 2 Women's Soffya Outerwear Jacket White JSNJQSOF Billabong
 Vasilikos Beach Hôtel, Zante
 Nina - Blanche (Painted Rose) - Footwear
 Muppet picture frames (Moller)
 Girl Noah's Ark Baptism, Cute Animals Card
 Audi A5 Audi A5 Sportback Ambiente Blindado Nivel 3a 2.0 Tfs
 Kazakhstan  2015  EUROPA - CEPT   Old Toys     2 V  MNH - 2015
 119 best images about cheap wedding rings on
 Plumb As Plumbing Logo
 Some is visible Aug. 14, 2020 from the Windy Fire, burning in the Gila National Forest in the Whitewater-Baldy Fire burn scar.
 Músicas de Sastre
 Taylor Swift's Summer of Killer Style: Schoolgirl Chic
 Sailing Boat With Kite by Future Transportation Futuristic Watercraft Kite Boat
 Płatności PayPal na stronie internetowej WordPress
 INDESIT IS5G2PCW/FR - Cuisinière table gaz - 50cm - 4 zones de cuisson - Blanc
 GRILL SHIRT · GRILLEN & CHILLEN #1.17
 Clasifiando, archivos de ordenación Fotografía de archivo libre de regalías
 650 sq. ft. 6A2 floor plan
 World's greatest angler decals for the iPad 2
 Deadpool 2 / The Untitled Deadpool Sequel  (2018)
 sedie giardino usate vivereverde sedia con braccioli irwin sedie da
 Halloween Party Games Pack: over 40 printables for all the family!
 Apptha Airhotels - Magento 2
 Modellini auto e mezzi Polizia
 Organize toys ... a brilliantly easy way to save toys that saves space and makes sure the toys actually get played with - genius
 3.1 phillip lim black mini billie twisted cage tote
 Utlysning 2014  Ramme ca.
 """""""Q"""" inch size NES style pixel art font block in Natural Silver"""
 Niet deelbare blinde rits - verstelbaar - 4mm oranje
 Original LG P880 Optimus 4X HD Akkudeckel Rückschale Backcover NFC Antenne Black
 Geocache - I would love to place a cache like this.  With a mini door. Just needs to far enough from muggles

■ Exercise goal
After reading the listing above, work out how many lines contain "from" and reply with that number only.

■ Expected answer
2